Jesus said, “My kingdom is not of this world.”

He continued by saying that if his kingdom were of this world, then his disciples would need to fight.

Government, politics and nationalism always establish a foundation with a flag flying–which then needs to be preserved and protected. This creates natural allies, and of course, enemies.

Jesus’ premise was simple: Wherever you place your devotion is where you will be devoted.

Makes sense, right?

So if the teachings of Jesus only worked in a democracy, with a capitalistic style of commerce, then nearly 70% of the world would be left out.

On the other hand, if Jesus had favored socialism and an even-handed distribution of funds to the masses, then the initiative to excel and do better for oneself would have been discouraged.

So Jesus promoted a lifestyle which excels under every form of government, because it does not need a particular climate.

Christianity has survived everything–from revolution, to renovation, to renaissance, to reformation–even to the threat of annihilation. Why?

[Records from a collection]
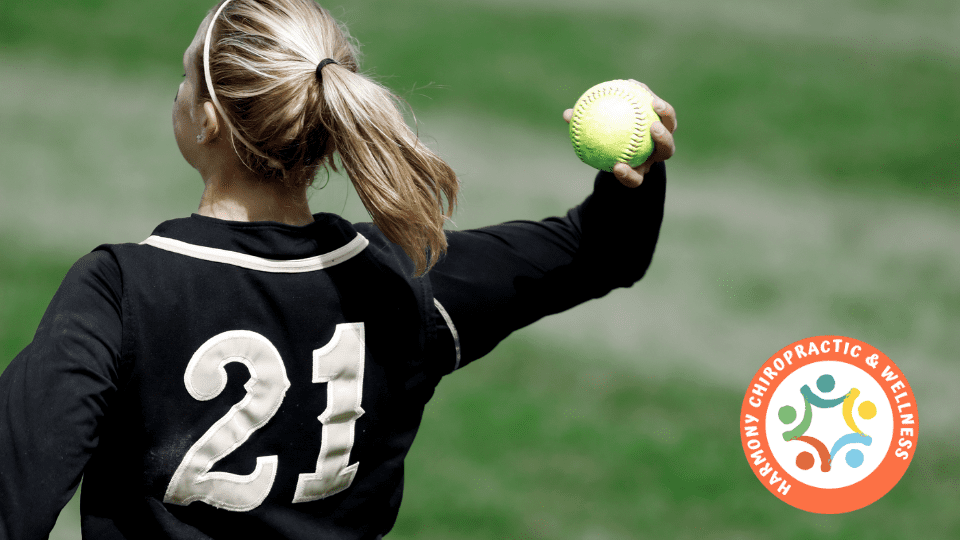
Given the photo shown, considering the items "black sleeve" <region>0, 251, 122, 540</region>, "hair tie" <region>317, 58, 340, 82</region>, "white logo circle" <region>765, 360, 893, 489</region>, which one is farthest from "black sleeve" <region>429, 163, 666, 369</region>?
"white logo circle" <region>765, 360, 893, 489</region>

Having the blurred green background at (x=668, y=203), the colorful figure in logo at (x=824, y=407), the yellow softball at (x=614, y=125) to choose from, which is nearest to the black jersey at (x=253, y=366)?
the yellow softball at (x=614, y=125)

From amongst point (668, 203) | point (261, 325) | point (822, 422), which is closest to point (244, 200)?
point (261, 325)

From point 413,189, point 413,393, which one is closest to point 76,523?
point 413,393

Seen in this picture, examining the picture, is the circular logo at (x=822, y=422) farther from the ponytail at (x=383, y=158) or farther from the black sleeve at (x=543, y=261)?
the ponytail at (x=383, y=158)

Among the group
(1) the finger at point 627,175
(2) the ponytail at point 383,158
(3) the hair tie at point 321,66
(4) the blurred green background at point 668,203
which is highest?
(4) the blurred green background at point 668,203

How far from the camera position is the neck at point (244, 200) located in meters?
1.88

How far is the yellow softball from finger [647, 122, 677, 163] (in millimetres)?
102

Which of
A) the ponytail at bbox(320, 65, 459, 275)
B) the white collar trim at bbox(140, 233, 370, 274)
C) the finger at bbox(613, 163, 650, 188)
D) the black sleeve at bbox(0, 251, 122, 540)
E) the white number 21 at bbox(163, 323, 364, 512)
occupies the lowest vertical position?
the black sleeve at bbox(0, 251, 122, 540)

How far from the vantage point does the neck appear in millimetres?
1884

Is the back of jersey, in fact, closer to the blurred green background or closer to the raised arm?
the raised arm

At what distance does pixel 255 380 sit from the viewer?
177 cm

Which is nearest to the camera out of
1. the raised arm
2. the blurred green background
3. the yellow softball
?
the raised arm

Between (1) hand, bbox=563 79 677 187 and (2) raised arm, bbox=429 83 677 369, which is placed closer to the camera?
(1) hand, bbox=563 79 677 187

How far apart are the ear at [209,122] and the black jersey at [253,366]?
0.22 m
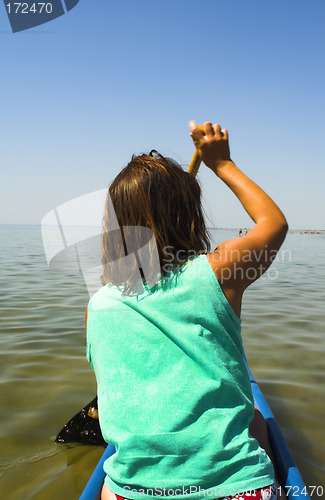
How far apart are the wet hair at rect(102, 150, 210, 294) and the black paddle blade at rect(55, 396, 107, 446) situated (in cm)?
161

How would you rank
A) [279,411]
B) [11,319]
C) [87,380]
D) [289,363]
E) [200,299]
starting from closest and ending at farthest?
[200,299]
[279,411]
[87,380]
[289,363]
[11,319]

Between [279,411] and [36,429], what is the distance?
1.97m

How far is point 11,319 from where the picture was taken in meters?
5.65

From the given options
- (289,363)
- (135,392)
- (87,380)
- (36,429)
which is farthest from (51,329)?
(135,392)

■ TASK SET:
1) In the passage on Jesus' kingdom, what share of the world would be left out if his teachings worked only in a democracy with capitalistic commerce?
2) Name everything that the passage on Jesus' kingdom says Christianity has survived.
3) Carry on the passage about Jesus' kingdom, beginning right after its closing question.

■ OUTPUTS FOR THE TASKS:
1) Nearly 70%

2) Revolution, renovation, renaissance, reformation, and the threat of annihilation

3)
Because Jesus said the kingdom of God is within us.

Each believer is a self-motivating, self-governing and self-aware “nation.” So we make our own decisions without having to express loyalty to politics or society.

To pull this off, there are three laws by which we maintain the “congress” inside ourselves:

1. No one is better than anyone else.

We don’t need a government to tell us what is acceptable or forbidden. It can be lived out through our actions.

2. Don’t worry.

The elimination of the fear of the future gives us the energy to shape our tomorrow.

3. Go the second mile.

The worst enemy of any culture is mediocrity. It’s when we begin to believe that our lesser efforts are sufficient.

You can take these three principles and live them out in any culture.

So Jesus is not a Republican, a Democrat, a socialist or a capitalist.

He is of the belief that meekness (adaptability) enables us to inherit the Earth.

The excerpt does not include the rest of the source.